“She says you bought her lunch. She says she wants help for Mrs. Sloan. And she has the old dame’s pocketbook, with eleven hundred dollars in it.”
Alice Groves looked at a curved needle, threaded with a suture, which she held in her hand. She listened to the soughing of the fire wind and watched the jitterbug reflection on the painted wall, felt tremor in the floors and listened intently to the groan that came up from the hot streets. Somehow she ran her mind backward to the cities that were gone, the streets, the skyscrapers, the White Elephant Restaurant. “Oh,” she said slowly. ‘Where is she?”

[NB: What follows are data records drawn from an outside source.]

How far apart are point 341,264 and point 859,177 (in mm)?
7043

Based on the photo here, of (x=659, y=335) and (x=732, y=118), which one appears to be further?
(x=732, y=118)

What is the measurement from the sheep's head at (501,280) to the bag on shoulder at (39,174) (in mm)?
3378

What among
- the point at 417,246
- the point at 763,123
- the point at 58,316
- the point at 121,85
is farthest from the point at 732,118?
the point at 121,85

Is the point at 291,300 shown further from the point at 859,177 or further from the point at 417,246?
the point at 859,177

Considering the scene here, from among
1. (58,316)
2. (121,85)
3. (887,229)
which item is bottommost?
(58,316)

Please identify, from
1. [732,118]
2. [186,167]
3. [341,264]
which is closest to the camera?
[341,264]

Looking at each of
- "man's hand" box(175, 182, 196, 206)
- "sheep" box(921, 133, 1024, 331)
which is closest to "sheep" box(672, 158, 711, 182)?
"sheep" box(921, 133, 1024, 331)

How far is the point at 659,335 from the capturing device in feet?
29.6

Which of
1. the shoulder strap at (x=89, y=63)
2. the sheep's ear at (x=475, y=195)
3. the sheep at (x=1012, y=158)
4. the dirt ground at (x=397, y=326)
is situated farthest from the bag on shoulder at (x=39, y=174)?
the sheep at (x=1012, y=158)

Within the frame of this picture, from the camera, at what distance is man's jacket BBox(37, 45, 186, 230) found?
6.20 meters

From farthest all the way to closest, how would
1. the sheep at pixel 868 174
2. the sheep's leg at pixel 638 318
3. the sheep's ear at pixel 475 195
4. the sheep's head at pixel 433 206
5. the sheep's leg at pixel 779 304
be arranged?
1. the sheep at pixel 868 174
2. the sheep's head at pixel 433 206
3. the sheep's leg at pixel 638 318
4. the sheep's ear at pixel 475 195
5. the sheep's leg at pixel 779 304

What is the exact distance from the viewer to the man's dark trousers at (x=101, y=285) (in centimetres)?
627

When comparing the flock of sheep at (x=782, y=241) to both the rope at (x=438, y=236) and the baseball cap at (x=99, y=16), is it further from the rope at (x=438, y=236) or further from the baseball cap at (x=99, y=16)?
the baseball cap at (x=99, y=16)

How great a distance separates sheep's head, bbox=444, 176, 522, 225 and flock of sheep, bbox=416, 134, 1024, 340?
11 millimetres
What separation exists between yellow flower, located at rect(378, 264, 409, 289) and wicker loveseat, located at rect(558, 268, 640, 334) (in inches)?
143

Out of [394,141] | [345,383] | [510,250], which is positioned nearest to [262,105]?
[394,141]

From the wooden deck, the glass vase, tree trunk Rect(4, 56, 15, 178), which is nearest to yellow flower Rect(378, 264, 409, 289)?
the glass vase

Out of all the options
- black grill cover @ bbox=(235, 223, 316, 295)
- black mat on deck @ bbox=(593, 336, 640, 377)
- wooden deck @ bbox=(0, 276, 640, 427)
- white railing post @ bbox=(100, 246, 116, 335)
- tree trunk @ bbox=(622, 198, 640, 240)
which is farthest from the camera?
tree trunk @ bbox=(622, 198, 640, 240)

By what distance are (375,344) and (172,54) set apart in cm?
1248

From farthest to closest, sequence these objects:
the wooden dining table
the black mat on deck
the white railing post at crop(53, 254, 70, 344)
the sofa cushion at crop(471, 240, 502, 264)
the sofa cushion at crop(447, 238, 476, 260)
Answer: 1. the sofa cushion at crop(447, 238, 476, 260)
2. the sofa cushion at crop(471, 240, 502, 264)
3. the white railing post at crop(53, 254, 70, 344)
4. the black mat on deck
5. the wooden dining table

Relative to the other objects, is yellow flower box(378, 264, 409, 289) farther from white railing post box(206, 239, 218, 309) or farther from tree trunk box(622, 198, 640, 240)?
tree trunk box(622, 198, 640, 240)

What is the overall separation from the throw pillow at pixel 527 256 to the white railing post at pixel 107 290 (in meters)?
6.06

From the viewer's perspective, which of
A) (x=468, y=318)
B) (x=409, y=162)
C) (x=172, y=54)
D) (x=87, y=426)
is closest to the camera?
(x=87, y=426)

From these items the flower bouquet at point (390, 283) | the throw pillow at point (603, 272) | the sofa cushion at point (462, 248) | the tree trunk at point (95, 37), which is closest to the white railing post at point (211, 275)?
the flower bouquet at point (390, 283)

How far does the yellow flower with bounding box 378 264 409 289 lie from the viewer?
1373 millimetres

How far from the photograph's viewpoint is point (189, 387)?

Nora was brought. Her hair was burned ragged, her eyebrows were gone, her face, on one side, was red and peeling. Her mittens were two big holes through which her fingers showed, raw—from the broken masonry everywhere. Her shoes were slit and her feet bled. Nobody could have recognized her under the dirt; she was hardly identifiable as a child, or even as a person.
But her voice was about the same. “Hello, Miss Groves. I left Mrs. Sloan in a big car up the street a few blocks. But it took so long to get here!”
Alice Groves thought of all the people between that “car” and the Infirmary. ‘What’s wrong with her?”
“Her legs got mashed and she’s unconscious.”
“Is her body mashed?”
“Oh, no. She’s all right. Her heart’s going good. We listened to it.”
“We?”
“Jeff, that’s her butler. He ran—toward the end. Willis, that’s the chauffeur. He had a stroke or something.”